EXCERTO DO TEXTO:
«Porque é que a linguagem e a sua estrutura – a Gramática – não pode ser estudada por si só, tal como qualquer fenómeno da Física ou da Biologia - como matéria de direito próprio?»
Verbos, advérbios, complementos, sintagmas, orações relativas… são termos que os alunos imediatamente reconhecem como pertencendo à Gramática. E gramática, para eles, significa classificações e exemplos para decorar, seguidas de listas ou frases para preencher. Ou seja, um grande aborrecimento.
A ideia de que o estudo da Gramática é uma coisa desinteressante recebe, por vezes, eco de alguns pedagogos e até de académicos da área das humanidades. Logo a seguir, fala-se no horror que era dividir as estâncias de Os Lusíadas em orações e no horror que é ter de saber nomes estranhos como “complemento oblíquo” ou “modificador do grupo verbal” e outras classificações impostas pela TLEBS ou Dicionário Terminológico.
Sobre a Gramática, ou qualquer outra matéria de outra área do saber, ser ou não ser interessante há desde logo a dizer que para pessoas interessantes tudo é interessante. E que muitas vezes o que se passa é que os alunos desconhecem que são pessoas interessantes, porque ninguém os trata como tal.
Mas especificamente, no caso da Gramática, vejamos o seguinte: a linguagem verbal é o traço primordial que nos distingue dos restantes animais; a linguagem verbal é o instrumentário que nos permite pensar, raciocinar, imaginar, criar, de maneira cada vez mais complexa. Se assim é, em que medida é que a linguagem é menos interessante de estudar do que estudar o ciclo da água ou a estrutura do átomo? Porque é que a linguagem e a sua estrutura – a Gramática – não pode ser estudada por si só, tal como qualquer fenómeno da Física ou da Biologia - como matéria de direito próprio?
Depois de passarmos a etapa do mais ou menos interessante, a acusação seguinte é a de que saber gramática não serve para nada. Mas então a escola agora só pode ensinar o que tem aplicabilidade imediata? Não quero pôr a Gramática a rivalizar com nenhuma outra matéria das outras disciplinas, mas aquilo que a Gramática tem mais é aplicabilidade imediata. De que modo? Tornando eficiente o processo de leitura e escrita do aluno.

TAREFAS:
a: Transcreva do texto sobre o ensino da Gramática o trecho que abre com as palavras que contêm "Depois de passarmos" e fecha com "escrita do aluno.".
b: Dê seguimento ao texto sobre o ensino da Gramática a partir da última frase apresentada.

DADOS DE ENTRADA:
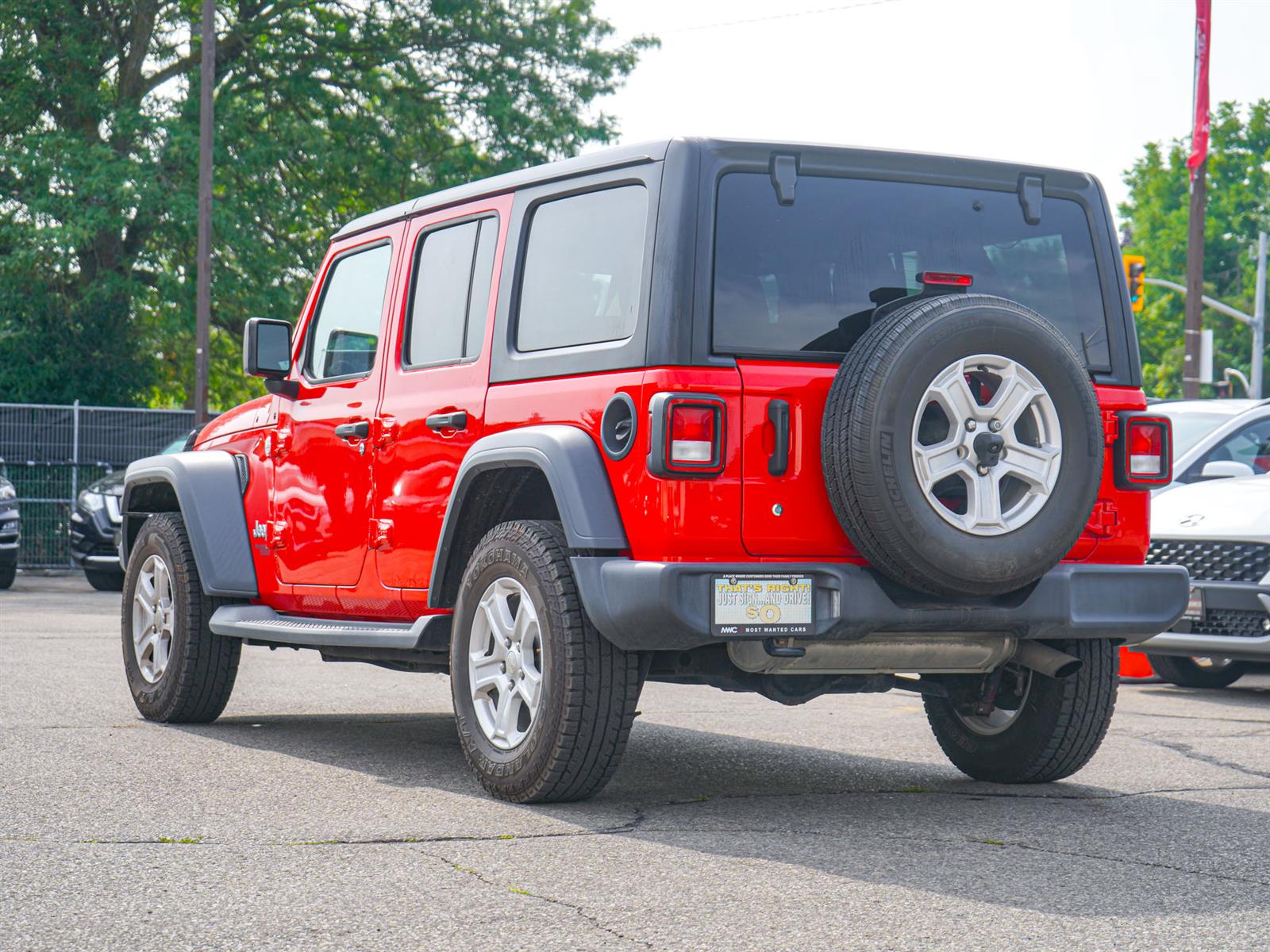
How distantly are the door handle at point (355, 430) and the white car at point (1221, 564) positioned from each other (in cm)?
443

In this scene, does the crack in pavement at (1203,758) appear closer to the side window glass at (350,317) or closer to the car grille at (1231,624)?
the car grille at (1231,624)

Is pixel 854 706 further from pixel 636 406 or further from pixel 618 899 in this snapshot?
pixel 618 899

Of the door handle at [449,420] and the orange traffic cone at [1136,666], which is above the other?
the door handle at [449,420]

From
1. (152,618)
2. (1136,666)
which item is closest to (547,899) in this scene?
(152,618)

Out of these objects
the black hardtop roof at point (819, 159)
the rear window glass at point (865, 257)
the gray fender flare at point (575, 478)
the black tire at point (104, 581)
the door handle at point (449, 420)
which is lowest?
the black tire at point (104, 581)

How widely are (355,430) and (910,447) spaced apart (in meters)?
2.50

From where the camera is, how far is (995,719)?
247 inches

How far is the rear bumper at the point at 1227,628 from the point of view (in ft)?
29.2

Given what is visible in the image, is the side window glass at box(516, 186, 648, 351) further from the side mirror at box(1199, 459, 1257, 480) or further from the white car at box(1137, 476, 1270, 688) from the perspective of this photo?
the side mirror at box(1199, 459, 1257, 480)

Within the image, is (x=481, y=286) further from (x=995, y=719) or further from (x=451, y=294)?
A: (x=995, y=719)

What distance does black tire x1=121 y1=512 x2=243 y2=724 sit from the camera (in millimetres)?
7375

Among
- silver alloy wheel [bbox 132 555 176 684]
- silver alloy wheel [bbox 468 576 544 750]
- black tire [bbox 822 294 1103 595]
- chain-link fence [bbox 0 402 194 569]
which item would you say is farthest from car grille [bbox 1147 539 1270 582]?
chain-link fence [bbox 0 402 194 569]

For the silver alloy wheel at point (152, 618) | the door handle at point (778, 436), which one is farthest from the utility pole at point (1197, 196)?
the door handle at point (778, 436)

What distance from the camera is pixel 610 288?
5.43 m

RESPOSTAS POR ORDEM:
a:
Depois de passarmos a etapa do mais ou menos interessante, a acusação seguinte é a de que saber gramática não serve para nada. Mas então a escola agora só pode ensinar o que tem aplicabilidade imediata? Não quero pôr a Gramática a rivalizar com nenhuma outra matéria das outras disciplinas, mas aquilo que a Gramática tem mais é aplicabilidade imediata. De que modo? Tornando eficiente o processo de leitura e escrita do aluno.

b:
Um exemplo. Imaginemos: o professor está a ensinar a escrever um texto descritivo. Como é que ele o faz sem falar em adjetivos, verbos copulativos, locuções prepositivas e adverbiais que são os ingredientes do texto descritivo? De modo que há duas hipóteses: se durante a aula, na sua tentativa de redigir um texto descritivo, o aluno escrever «O meu cão é grande, feroz e animal» o professor que acha que a gramática não serve para nada dirá que a frase soa mal e que, portanto, o aluno deve escrever outra e pronto. Mas o professor que sabe para que serve a gramática dirá que a frase não tem pertinência informativa porque “animal” é hiperónimo de “cão” e que as duas palavras anteriores na frase são adjetivos e que a terceira palavra também deverá ser um adjetivo.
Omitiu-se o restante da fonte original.